Mencari Jalan Keluar untuk Minyak "Nganggur"di Lapangan Banyu Urip

Image title
27 Oktober 2020, 17:42
blok cepu, lapangan banyu urip, ekspor minyak mentah, crude, skk migas
Dok. Chevron
Ilustrasi. SKK Migas membuka opsi mengekspor minyak mentah bagian pemerintah dari Lapangan Banyu Urip, Blok Cepu. .

Pandemi corona membuat permintaan bahan bakar minyak atau BBM menurun. Penyerapan minyak mentah alias crude dalam negeri pun ikut anjlok. Kondisi ini membuat produksi kontraktor kontrak kerja sama atau KKKS menjadi berlebih.

Lapangan Banyu Urip, Blok Cepu, Jawa Timur sedang mengalami keadaan tersebut. Untuk menghindari pengurangan atau pembatasan produksi (curtailments), SKK Migas berencana melakukan ekspor minyak mentah hasil produksi ExxonMobil itu.

Advertisement

Deputi Operasi SKK Migas Julius Wiratno mengatakan rencana ekspor bagian pemerintah itu sudah sangat mendesak terlaksana. Pasokan minyak mentah sudah sangat berlebih. Pertamina secara keekonomian juga tengah menyewa kapal untuk tempat penyimpanan. Tangki-tangki darat yang menganggur juga sudah dimanfaatkan maksimal.

Apabila tak kunjung melakukan ekspor, pada 6 November 2020 akan terjadi pemangkasan produksi di Lapangan Banyu Urip. "Jadi ini memang kondisi darurat, kalau tidak ada storage lagi ya harus mengurangi produksi dan akibatnya target lifting (produksi siap jual) minyak tidak tercapai nantinya," kata dia.

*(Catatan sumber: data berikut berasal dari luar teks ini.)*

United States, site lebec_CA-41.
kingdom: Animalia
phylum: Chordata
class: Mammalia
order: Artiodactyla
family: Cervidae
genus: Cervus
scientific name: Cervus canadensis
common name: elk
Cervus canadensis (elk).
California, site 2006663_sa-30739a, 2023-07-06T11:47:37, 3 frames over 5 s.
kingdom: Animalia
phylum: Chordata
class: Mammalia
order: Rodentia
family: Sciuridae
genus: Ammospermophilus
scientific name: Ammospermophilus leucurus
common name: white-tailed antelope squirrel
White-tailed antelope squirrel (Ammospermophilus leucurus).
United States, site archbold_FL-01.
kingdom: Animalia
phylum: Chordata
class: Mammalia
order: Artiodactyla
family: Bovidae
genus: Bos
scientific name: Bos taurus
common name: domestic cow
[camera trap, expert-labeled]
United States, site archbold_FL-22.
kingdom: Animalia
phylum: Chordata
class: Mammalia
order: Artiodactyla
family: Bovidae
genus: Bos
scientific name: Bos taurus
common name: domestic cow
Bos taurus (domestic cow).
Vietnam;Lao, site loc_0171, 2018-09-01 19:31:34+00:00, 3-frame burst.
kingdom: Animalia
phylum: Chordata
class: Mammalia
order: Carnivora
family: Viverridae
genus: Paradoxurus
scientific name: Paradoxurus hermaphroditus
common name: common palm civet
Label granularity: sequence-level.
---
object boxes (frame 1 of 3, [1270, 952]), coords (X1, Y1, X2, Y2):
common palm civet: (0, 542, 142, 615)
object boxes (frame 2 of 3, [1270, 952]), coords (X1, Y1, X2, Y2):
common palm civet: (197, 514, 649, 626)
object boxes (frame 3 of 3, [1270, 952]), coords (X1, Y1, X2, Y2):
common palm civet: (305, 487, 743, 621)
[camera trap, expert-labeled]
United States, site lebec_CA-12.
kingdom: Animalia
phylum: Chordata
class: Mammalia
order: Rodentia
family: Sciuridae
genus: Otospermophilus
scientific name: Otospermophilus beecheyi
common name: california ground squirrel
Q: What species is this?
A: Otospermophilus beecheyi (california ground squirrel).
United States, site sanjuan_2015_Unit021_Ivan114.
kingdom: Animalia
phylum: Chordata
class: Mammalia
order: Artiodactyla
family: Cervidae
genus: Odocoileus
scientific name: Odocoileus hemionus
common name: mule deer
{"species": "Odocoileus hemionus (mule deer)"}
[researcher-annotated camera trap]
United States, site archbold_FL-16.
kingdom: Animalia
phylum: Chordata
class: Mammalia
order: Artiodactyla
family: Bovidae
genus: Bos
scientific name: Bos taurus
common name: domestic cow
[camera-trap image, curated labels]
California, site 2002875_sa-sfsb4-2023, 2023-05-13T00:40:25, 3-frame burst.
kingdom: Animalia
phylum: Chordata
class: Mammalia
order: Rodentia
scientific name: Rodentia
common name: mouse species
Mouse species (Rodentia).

VP Corporate Communication Pertamina Fajriyah Usman mengakui penurunan permintaan BBM selama pandemi corona turut berimbas pada serapan crude dalam negeri. Secara umum minyak mentah yang diserap di Kilang Pertamina mengalami penurunan kurang lebih 20% dari kondisi normal.  "Ekspor menjadi salah satu opsi yang dapat diambil, khususnya minyak mentah bagian pemerintah," kata dia.

Deputi Keuangan dan Monetisasi SKK Migas Arief Setiawan Handoko sebelumnya mengatakan Pertamina tak mampu menyerap produksi minyak Lapangan Banyu Urip. Konsumsi BBM pun belum menunjukkan pemulihan.

Tanpa ekspor, ExxonMobil berpotensi memangkas produksinya. Tapi langkah ini pun tidak tepat karena kebutuhan minyak mentah dalam negeri dalam kondisi normal mencapai dua kali lipat dari produksi domestik. Pertamina pun masih mengandalkan impor crude dan BBM.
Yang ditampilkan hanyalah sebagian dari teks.